STUDY MATERIAL:
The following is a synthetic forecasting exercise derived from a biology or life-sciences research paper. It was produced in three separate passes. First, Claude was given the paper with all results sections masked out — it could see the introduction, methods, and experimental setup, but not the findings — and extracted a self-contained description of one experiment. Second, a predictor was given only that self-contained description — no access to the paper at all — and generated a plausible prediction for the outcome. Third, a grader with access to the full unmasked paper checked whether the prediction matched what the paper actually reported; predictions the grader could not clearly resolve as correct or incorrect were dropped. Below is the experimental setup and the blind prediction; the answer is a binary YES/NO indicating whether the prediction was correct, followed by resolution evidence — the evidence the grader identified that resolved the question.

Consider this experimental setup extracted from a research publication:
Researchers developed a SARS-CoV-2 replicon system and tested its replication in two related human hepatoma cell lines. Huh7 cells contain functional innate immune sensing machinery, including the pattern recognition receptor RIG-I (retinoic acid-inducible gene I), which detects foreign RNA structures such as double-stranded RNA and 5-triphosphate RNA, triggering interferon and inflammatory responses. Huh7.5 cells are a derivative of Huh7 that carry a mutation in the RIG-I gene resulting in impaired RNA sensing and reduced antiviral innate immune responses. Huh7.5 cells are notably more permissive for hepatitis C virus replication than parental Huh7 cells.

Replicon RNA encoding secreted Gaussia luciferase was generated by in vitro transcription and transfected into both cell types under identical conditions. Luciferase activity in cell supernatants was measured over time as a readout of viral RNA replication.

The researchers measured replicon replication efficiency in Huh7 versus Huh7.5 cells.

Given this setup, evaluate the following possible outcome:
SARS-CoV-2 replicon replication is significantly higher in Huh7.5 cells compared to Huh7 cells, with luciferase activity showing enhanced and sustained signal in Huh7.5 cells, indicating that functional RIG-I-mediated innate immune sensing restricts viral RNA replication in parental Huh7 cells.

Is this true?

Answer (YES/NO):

TASK STATEMENT: Every line above has to be restated word for word.

OUTPUT FOR THIS TASK:
The following is a synthetic forecasting exercise derived from a biology or life-sciences research paper. It was produced in three separate passes. First, Claude was given the paper with all results sections masked out — it could see the introduction, methods, and experimental setup, but not the findings — and extracted a self-contained description of one experiment. Second, a predictor was given only that self-contained description — no access to the paper at all — and generated a plausible prediction for the outcome. Third, a grader with access to the full unmasked paper checked whether the prediction matched what the paper actually reported; predictions the grader could not clearly resolve as correct or incorrect were dropped. Below is the experimental setup and the blind prediction; the answer is a binary YES/NO indicating whether the prediction was correct, followed by resolution evidence — the evidence the grader identified that resolved the question.

Consider this experimental setup extracted from a research publication:
Researchers developed a SARS-CoV-2 replicon system and tested its replication in two related human hepatoma cell lines. Huh7 cells contain functional innate immune sensing machinery, including the pattern recognition receptor RIG-I (retinoic acid-inducible gene I), which detects foreign RNA structures such as double-stranded RNA and 5-triphosphate RNA, triggering interferon and inflammatory responses. Huh7.5 cells are a derivative of Huh7 that carry a mutation in the RIG-I gene resulting in impaired RNA sensing and reduced antiviral innate immune responses. Huh7.5 cells are notably more permissive for hepatitis C virus replication than parental Huh7 cells.

Replicon RNA encoding secreted Gaussia luciferase was generated by in vitro transcription and transfected into both cell types under identical conditions. Luciferase activity in cell supernatants was measured over time as a readout of viral RNA replication.

The researchers measured replicon replication efficiency in Huh7 versus Huh7.5 cells.

Given this setup, evaluate the following possible outcome:
SARS-CoV-2 replicon replication is significantly higher in Huh7.5 cells compared to Huh7 cells, with luciferase activity showing enhanced and sustained signal in Huh7.5 cells, indicating that functional RIG-I-mediated innate immune sensing restricts viral RNA replication in parental Huh7 cells.

Is this true?

Answer (YES/NO):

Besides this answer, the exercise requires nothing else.